WORK TO BE COMPLETED:
Render every line of the listing below as one string in a JSON list, leaving out blank lines and the pictures.

++++ STORED RECORDS ++++

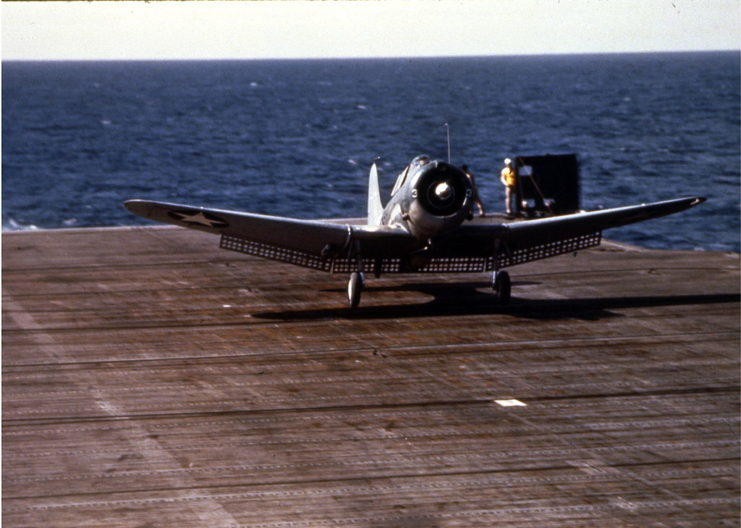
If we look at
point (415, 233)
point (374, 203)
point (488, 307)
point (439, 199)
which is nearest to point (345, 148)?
point (374, 203)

++++

THE RESPONSE:
[
  "If we look at",
  "point (415, 233)",
  "point (374, 203)",
  "point (488, 307)",
  "point (439, 199)",
  "which is nearest to point (345, 148)?",
  "point (374, 203)"
]